Pages

More on the McClellan / King GWAS essay

First, if you haven't taken a look at the comments on my previous post on this paper, go take a look. Thanks to everyone for sharing your thoughts and pointing out some of my own oversight regarding this paper.

There was one issue in particular that deserves more attention than just another comment thread. McClellan and King draw special attention to a study by Kai Wang et al (2009) Common genetic variants on 5p14.1 associate with autism spectrum disorders. Nature 459:528. A big thanks to Kai Wang for pointing out this particularly egregious misrepresentation by McClellan and the emphasis I added in my own all-too-cursory review. McClellan discuss rs4307059, reported by Wang et al. to be associated with autism, as a “particularly dramatic example of the perils of cryptic population stratification”, reasoning that the substructure is a result of large frequency differences across Europe and its fixation in Africa, when in fact the frequency of this SNP is fairly consistent across large cohorts of European ancestry: European Americans (MAF=39%), WTCCC (MAF=38%), POPRES British (MAF=39%), POPRES Spanish (MAF=37%). The extreme estimates (.21-.77) come from extremely small sample sizes (n=7 in Tuscany, MAF=75%, and n=15 in the Orcadian sample, MAF=25%). These sample sizes are way to small to estimate allele frequencies with any stability. In fact, you can see the allele frequency distribution across 51 populations here, which shows that it's quite similar across most of Europe:


Further, using the full Fst data set (which can be downloaded directly at this link), if you sort all Illumina SNPs by their variation of allele frequencies (more precisely, Fst), the SNP rs4307059 lies right in middle, so it is fairly normal for any SNP with similar MAF to display variation of allele frequencies in subpopulations in Europe or in HapMap.

There are a few other issues pointed out in the comment thread that deserve attention. McClellan asserted, and I emphasized, that most GWAS hits do not replicate. While it's definitely true that nonreplication was a huge issue in genetic association studies in the past and in the early days of GWAS, most GWAS hits that are genome-wide significant (e.g. p<1e-8) DO replicate, and studies done with family designs, which can't be explained away by population stratification, add further evidence that many of these associations are genuine. And simply because a SNP lies outside a region with known biological function doesn't mean we should wave it off so easily. There's a nice discussion of this over at Gene Expression.

* _SUPPLIED DATA_:
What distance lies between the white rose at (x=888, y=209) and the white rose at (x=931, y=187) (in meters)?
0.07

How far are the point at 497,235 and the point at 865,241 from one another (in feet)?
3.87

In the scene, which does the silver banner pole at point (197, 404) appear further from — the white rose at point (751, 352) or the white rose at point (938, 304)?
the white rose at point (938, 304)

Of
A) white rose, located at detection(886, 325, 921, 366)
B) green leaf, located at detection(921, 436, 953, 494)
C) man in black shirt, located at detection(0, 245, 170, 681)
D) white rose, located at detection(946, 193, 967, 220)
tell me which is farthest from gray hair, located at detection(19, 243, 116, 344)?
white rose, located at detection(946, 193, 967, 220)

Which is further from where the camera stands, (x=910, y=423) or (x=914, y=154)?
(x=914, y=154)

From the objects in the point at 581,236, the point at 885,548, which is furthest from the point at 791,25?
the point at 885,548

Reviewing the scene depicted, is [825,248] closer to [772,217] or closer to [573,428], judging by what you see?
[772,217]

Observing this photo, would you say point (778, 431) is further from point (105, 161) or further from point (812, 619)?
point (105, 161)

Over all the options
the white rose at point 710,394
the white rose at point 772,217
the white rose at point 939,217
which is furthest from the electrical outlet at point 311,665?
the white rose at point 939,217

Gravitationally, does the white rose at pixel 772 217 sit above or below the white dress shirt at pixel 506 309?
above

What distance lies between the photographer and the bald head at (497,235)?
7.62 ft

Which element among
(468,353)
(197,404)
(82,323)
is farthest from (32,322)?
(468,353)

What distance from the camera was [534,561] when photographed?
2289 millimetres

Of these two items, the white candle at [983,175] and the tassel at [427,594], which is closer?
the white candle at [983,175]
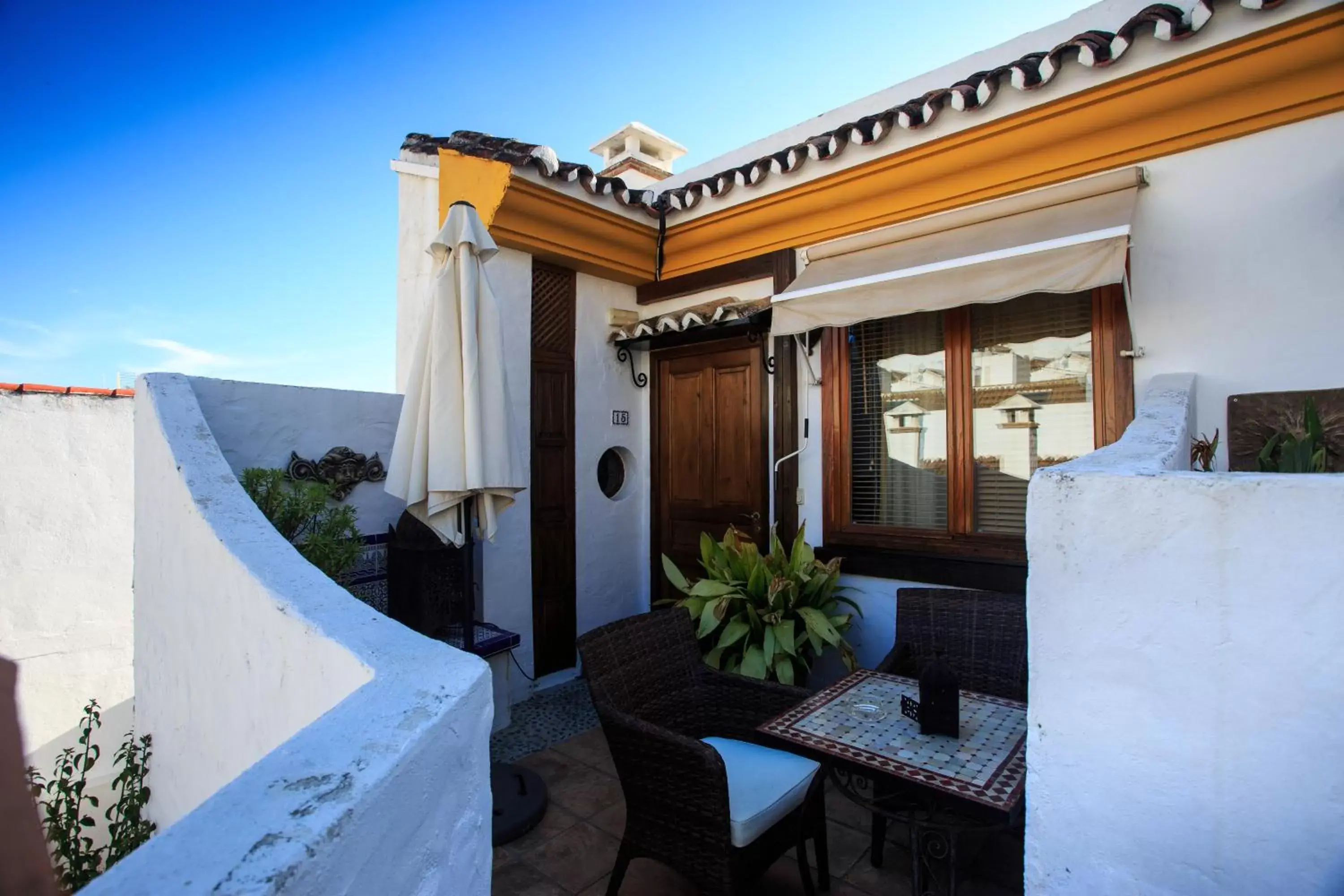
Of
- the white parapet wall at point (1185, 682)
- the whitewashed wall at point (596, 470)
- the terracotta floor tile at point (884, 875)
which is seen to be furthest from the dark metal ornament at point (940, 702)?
the whitewashed wall at point (596, 470)

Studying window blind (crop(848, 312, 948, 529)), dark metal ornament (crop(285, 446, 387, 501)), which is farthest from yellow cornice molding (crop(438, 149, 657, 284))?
window blind (crop(848, 312, 948, 529))

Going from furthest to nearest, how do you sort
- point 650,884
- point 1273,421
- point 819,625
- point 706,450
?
point 706,450, point 819,625, point 1273,421, point 650,884

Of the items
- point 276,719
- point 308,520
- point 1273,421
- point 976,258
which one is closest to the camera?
point 276,719

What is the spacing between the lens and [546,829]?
3170mm

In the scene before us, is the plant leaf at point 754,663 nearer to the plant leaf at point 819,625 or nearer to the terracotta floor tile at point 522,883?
the plant leaf at point 819,625

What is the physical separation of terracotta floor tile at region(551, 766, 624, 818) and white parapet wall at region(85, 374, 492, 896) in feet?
5.58

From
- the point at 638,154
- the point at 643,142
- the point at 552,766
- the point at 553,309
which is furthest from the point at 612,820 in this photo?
the point at 643,142

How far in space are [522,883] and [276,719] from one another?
159cm

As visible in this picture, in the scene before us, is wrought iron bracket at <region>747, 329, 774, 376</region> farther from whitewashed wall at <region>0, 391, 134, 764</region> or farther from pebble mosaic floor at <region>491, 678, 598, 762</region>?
whitewashed wall at <region>0, 391, 134, 764</region>

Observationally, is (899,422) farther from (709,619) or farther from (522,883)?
(522,883)

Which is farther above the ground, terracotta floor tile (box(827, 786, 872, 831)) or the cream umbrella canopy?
the cream umbrella canopy

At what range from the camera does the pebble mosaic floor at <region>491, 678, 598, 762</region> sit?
4.07 metres

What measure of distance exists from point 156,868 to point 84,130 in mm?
6612

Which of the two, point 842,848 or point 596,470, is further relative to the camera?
point 596,470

* _TASK REQUIREMENTS_:
a - In the blog post, what minor allele frequency is given for rs4307059 in the POPRES Spanish cohort?
b - Summarize the blog post in two sentences.
The listing has nothing to do with the blog post.

* _RESPONSES TO THE TASKS_:
a - 37%

b - The blog post says McClellan and King wrongly presented rs4307059, which Wang et al. reported as associated with autism, as a dramatic case of population stratification, since the SNP's frequency is fairly consistent across large European cohorts and the extreme estimates come from very small samples. It also states that most genome-wide significant GWAS hits do replicate, with family-design studies adding further evidence that many of these associations are genuine.